Enumerators¶
Although not used that frequently, Ruby supports enumerators that enable both internal and external iteration. The easiest way to create an enumerator is to not pass a block to an enumerable method. For example:
a = [1, 2, 3, 4, 5]
# Common way to iterate
a.each do |i|
puts i
end
# Get an enumerator instead
enumerator = a.each
# Now use it
enumerator.map |i|
i * 2
end
Rice has built-in support to returning enumerators for STL containers such as std::vector, std::map and std::unordered_map.
Implementing enumerators is tricky - and in fact requires a number of Rice features. So let’s take a look at how enumerator support is implemented for std::vector.
Implementation¶
Let’s start with looking at the code:
define_method("each", [](T& vector) -> const std::variant<std::reference_wrapper<T>, Object>
{
if (!rb_block_given_p())
{
auto rb_size_function = [](VALUE recv, VALUE argv, VALUE eobj) -> VALUE
{
// Since we can't capture the vector from above (because then we can't send
// this lambda to rb_enumeratorize_with_size), extract it from recv
T* receiver = Data_Object<T>::from_ruby(recv);
return detail::To_Ruby<size_t>().convert(receiver->size());
};
return rb_enumeratorize_with_size(detail::selfThread, Identifier("each").to_sym(), 0, nullptr, rb_size_function);
}
for (Value_T& item : vector)
{
VALUE element = detail::To_Ruby<Value_T>().convert(item);
detail::protect(rb_yield, element);
}
return std::ref(vector);
});
We will go through each section in more detail below.
Method Signature¶
First, Rice defines an each
method to support Ruby’s enumerable module. Its signature looks like this:
define_method("each", [](T& vector) -> const std::variant<std::reference_wrapper<T>, Object>
Since std::vector doesn’t have an each
method, Rice creates a lambda function instead that interacts with the vector. The vector is passed in by reference T&
to avoid a copy.
Even more interestingly, notice the return type is a std::variant
. This is needed because the method can either return a Ruby enumerator or the vector.
In the first case, returning the vector is the same as returning this
from a C++ member function or self
from a Ruby function. This allows methods to be chained together - for example vector.a.b
.
We have to return a reference to the vector and not a copy. Besides being potentially wasteful, a copy would result in creating a new Ruby object. Thus self
would no longer be self - which would be quite unexpected. However, std::variants
cannot container references and thus what we need to return is a std::reference_wrapper<T>
.
In the second case, we want to return a new Ruby enumerator which has a type of VALUE. However, we can’t directly return a VALUE because Rice will interpret it as an unsigned long long (which in fact is what it is). Instead, we return a Rice::Object.
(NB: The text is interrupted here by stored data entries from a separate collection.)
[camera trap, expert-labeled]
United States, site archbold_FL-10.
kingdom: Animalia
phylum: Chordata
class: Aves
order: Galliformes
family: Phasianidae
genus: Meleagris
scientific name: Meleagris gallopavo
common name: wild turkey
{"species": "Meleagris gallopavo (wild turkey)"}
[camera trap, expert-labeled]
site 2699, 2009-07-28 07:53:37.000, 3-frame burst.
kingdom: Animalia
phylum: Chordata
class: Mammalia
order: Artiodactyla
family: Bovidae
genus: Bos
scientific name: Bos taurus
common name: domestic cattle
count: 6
For more information refer to Return class.
Creating an Enumerator¶
Next, let’s look at the code that returns an enumerator:
if (!rb_block_given_p())
{
auto rb_size_function = [](VALUE recv, VALUE argv, VALUE eobj) -> VALUE
{
// Since we can't capture the vector from above (because then we can't send
// this lambda to rb_enumeratorize_with_size), extract it from recv
T* receiver = Data_Object<T>::from_ruby(recv);
return detail::To_Ruby<size_t>().convert(receiver->size());
};
return rb_enumeratorize_with_size(detail::selfThread, Identifier("each").to_sym(), 0, nullptr, rb_size_function);
}
If a block is not provided by the user, then the method should return an enumerator. The enumerator is created like this:
return rb_enumeratorize_with_size(detail::selfThread, Identifier("each").to_sym(), 0, nullptr, rb_size_function);
Notice the first parameter of rb_enumeratorize_with_size
requires a Ruby instance and not a C++ instance. The correct Ruby instance is the one that is wrapping the C++ instance which is stored in a thread-local variable called selfThread.
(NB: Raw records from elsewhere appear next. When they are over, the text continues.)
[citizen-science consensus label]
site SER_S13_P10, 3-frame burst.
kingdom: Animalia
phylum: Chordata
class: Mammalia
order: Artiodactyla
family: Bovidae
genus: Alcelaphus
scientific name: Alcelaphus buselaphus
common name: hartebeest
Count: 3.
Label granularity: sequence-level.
Supporting Enumerator Size¶
The rb_enumeratorize_with_size
call includes an optional pointer to a function that can return the size of the enumerated object, in this case the vector. That is implemented as another lambda function:
auto rb_size_function = [](VALUE recv, VALUE argv, VALUE eobj) -> VALUE
{
// Since we can't capture the vector from above (because then we can't send
// this lambda to rb_enumeratorize_with_size), extract it from recv
T* receiver = Data_Object<T>::from_ruby(recv);
return detail::To_Ruby<size_t>().convert(receiver->size());
};
Since this lambda is being sent to C code, it cannot capture any local variables. Thus it does not have direct access to the T& vector
parameter. Instead, it needs to extract the vector from the Ruby object wrapping the vector:
T* receiver = Data_Object<T>::from_ruby(recv);
It then needs to determine the vector size and return it back as a Ruby object:
return detail::To_Ruby<size_t>().convert(receiver->size());
Yielding to a Block¶
Finally we get to the most common use case by far - yielding values to a passed in block:
for (Value_T& item : vector)
{
VALUE element = detail::To_Ruby<Value_T>().convert(item);
detail::protect(rb_yield, element);
}
The code is fairly simple. Iterate over each item in the vector by reference (no copies!), wrap it in a Ruby object, and return it to the block. Note the call to rb_yield is done via detail::protect in case Ruby raises an exception.
Returning Self¶
Last we return self
is a common practice in Ruby to enable method chaining. Self in this case is the Ruby object wrapping the vector. By returning a reference to the vector, Rice is smart enough to map it back to the original Ruby object.
return std::ref(vector);
As explained above, we need to put the vector inside a std::reference_wrapper
to include it in the returned variant.